See This Movie.(1)
Author: JZeth (jzeth7@gmail.com) from United States
2 June 2005
Deep Impact is a well-done and thoughtful film that powerfully delivers the human touch in its pondering of the age-old question: What if extinction was just around the corner?
Deep Impact is most often compared to its death-comet partner from the summer of '98, Armageddon. Deep Impact is a drama; Armageddon is an action film, and delivers just what we would expect from an action film, namely, over-the-top characters, a simplistic storyline, and an abundance of special effects. Deep Impact presents just the opposite: Characters that are notably human, several dovetailed story lines, and it saves the special effects (which are very good) for the movie's climax.
Armageddon did better at the box office primarily because it was much more hyped, and because it featured an A-list star (Bruce Willis) while Deep Impact did not. Its enjoyability, though, is very limited: If you are not a fan of the action genre, you will not like Armageddon.

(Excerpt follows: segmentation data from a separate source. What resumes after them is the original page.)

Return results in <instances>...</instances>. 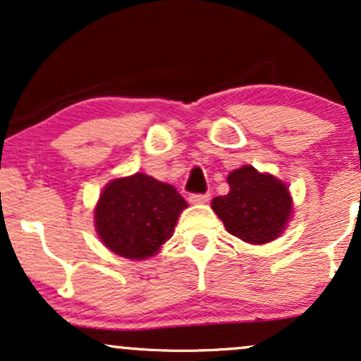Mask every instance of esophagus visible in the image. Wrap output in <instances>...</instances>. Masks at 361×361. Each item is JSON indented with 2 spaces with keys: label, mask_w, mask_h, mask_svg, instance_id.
Returning a JSON list of instances; mask_svg holds the SVG:
<instances>
[{
  "label": "esophagus",
  "mask_w": 361,
  "mask_h": 361,
  "mask_svg": "<svg viewBox=\"0 0 361 361\" xmlns=\"http://www.w3.org/2000/svg\"><path fill=\"white\" fill-rule=\"evenodd\" d=\"M188 200L192 204H207L210 200V195L209 193H192L188 197Z\"/></svg>",
  "instance_id": "34e87169"
}]
</instances>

Deep Impact is the substantially better film and reaches out to the viewer to a far deeper degree.As you certainly know, the plot revolves around the fact that a seven-mile-wide comet is on a collision course with earth, and if it makes impact it will represent an Extinction Level Event (i.e., the death of all life on the planet).
Having about a year and a half's notice of this, the U.S. and Russian governments send a spacecraft, the Messiah, to destroy the comet by drilling nuclear warheads into its core and then detonating. The movie focuses on three primary story lines: 1. The young reporter Jenny Lerner (Tea Leoni) and her struggles with her career and her parents; 2. The high-school couple of Leo Biederman (who discovered the comet; Elijah Wood) and Sarah (Leelee Sobieski); 3. The crew of the Messiah.